> **Spatial question records**:
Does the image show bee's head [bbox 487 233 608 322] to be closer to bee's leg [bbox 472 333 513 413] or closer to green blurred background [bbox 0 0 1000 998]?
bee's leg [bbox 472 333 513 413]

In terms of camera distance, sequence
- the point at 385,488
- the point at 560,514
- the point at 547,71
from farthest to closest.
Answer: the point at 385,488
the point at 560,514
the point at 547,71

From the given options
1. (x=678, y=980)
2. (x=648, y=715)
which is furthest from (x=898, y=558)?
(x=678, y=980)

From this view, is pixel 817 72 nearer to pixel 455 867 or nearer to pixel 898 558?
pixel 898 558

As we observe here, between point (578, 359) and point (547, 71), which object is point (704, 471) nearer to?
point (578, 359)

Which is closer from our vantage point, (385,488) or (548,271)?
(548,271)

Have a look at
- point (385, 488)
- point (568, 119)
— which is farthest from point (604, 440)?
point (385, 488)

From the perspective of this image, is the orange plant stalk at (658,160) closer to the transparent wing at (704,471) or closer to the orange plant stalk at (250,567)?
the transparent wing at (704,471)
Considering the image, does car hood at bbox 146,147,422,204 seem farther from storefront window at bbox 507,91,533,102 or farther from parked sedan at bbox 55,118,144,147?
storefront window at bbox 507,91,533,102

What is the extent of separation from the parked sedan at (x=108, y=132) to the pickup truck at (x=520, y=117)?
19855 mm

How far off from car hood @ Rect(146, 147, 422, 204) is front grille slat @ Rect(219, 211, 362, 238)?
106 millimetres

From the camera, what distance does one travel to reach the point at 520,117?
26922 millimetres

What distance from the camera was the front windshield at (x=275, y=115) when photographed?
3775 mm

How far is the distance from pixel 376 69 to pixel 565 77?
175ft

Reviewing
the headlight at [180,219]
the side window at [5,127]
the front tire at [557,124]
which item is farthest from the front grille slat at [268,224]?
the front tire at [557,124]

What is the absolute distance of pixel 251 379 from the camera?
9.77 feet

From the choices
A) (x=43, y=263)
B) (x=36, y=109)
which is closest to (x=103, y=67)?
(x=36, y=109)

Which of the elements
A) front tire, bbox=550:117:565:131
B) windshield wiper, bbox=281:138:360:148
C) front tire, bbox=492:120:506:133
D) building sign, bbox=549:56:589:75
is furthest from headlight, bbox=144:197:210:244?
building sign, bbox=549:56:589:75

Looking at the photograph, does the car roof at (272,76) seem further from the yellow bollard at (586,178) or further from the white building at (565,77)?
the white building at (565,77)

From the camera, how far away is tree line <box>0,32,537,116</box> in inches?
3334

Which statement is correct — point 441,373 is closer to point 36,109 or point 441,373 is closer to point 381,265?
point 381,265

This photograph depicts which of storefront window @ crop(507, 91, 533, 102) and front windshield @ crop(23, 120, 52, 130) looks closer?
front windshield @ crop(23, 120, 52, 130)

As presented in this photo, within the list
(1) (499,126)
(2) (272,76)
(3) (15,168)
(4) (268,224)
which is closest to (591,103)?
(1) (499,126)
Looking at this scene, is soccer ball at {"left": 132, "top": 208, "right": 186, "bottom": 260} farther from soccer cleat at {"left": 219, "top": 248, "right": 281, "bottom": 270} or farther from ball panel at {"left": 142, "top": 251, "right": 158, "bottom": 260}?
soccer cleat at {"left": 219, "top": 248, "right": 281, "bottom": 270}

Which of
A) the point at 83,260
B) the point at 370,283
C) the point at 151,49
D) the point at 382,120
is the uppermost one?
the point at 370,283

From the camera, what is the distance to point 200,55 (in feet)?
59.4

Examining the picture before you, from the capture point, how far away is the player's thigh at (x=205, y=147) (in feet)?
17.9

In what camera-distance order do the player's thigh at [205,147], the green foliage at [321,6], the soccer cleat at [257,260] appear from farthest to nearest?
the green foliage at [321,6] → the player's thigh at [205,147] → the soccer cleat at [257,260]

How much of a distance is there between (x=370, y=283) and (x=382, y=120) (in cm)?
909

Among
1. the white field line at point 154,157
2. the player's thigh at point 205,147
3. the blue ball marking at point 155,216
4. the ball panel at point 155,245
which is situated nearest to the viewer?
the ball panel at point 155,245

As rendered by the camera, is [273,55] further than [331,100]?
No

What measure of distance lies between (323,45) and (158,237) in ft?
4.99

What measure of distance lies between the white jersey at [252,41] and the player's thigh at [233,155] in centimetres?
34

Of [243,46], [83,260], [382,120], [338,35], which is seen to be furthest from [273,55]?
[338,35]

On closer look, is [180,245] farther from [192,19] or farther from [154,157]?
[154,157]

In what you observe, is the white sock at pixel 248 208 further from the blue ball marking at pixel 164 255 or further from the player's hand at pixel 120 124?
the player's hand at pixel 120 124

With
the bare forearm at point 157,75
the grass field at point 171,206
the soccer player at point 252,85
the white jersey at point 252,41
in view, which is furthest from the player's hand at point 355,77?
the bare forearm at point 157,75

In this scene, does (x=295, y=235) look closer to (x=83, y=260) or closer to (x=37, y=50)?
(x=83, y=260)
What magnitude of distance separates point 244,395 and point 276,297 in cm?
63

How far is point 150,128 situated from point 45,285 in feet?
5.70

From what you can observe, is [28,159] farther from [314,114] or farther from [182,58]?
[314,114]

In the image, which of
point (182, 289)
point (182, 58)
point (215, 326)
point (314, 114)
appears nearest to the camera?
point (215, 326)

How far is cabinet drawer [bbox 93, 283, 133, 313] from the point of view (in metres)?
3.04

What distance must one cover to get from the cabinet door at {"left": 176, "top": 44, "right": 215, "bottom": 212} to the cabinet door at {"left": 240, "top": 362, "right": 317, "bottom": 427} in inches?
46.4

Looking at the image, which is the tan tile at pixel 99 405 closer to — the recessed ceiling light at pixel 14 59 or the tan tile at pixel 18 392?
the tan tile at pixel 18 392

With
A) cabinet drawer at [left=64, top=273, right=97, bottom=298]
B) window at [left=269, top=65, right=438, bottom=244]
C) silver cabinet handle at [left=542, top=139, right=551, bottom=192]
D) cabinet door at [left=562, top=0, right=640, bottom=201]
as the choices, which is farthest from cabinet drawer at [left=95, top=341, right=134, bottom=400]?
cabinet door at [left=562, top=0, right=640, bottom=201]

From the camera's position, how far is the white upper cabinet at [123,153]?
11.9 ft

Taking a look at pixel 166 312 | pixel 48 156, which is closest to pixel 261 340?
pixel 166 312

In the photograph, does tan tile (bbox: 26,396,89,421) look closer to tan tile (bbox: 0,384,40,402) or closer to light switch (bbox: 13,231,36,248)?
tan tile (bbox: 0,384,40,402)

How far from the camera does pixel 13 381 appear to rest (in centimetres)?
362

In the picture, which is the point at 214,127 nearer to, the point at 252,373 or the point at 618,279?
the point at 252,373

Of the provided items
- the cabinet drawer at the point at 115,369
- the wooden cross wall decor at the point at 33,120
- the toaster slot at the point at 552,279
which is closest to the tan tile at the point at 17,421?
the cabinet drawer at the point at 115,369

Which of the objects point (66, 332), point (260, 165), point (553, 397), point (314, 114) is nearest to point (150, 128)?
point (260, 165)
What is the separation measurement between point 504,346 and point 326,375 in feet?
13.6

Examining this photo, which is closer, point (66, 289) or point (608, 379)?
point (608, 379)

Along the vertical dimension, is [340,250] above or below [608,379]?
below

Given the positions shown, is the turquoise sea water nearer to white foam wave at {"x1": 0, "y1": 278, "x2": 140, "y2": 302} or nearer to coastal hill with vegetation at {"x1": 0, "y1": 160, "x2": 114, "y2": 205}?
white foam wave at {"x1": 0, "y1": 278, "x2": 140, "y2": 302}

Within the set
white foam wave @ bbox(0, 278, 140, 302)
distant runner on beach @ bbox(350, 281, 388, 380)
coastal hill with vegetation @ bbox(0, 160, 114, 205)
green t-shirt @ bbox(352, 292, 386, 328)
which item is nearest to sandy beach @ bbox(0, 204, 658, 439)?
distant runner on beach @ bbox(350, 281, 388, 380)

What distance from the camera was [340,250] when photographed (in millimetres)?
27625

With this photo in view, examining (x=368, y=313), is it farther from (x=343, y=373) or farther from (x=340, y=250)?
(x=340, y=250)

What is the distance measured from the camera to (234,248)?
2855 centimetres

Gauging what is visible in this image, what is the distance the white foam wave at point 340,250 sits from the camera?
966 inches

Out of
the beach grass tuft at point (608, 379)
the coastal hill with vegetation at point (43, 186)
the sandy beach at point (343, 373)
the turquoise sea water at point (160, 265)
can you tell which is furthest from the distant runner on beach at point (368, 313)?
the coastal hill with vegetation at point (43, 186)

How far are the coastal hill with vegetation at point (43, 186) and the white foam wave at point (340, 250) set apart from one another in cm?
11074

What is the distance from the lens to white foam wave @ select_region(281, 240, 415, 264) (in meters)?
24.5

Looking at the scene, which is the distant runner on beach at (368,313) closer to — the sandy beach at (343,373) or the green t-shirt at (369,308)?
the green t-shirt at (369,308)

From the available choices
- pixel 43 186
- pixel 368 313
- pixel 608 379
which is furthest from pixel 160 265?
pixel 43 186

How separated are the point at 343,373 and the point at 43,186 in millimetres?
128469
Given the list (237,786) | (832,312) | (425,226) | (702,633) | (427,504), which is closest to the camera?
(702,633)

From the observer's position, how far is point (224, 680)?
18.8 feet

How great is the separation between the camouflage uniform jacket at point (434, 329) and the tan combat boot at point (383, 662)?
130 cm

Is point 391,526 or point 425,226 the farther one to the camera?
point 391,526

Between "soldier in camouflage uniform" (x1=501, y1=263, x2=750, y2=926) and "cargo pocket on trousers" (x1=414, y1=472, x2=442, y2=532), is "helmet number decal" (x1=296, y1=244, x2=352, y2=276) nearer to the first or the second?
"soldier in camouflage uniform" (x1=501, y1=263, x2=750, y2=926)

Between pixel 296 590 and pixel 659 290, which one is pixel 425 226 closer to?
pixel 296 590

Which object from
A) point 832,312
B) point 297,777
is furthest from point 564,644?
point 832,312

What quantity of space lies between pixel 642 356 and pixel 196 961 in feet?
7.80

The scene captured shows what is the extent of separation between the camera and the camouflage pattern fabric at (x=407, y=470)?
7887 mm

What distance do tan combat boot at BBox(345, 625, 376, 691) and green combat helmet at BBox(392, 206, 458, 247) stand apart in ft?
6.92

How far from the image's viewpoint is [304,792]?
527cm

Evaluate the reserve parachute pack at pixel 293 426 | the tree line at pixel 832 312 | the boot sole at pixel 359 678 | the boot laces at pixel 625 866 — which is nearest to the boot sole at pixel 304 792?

> **EXERCISE DETAILS**:
Exactly as written, give the line containing "Which object from" and all remaining lines of the records.

> **TASK ANSWER**:
Which object from
A) point 832,312
B) point 297,777
is furthest from point 564,644?
point 832,312

What quantity of space lies between pixel 642 356 and pixel 196 961 in feet?
7.80

The scene captured shows what is the extent of separation between the camera and the camouflage pattern fabric at (x=407, y=470)?
7887 mm

What distance do tan combat boot at BBox(345, 625, 376, 691) and green combat helmet at BBox(392, 206, 458, 247) stand apart in ft?
6.92

How far from the image's viewpoint is [304,792]?
527cm

Evaluate the reserve parachute pack at pixel 293 426 | the tree line at pixel 832 312 | the boot sole at pixel 359 678 | the boot laces at pixel 625 866 — which is nearest to the boot sole at pixel 304 792?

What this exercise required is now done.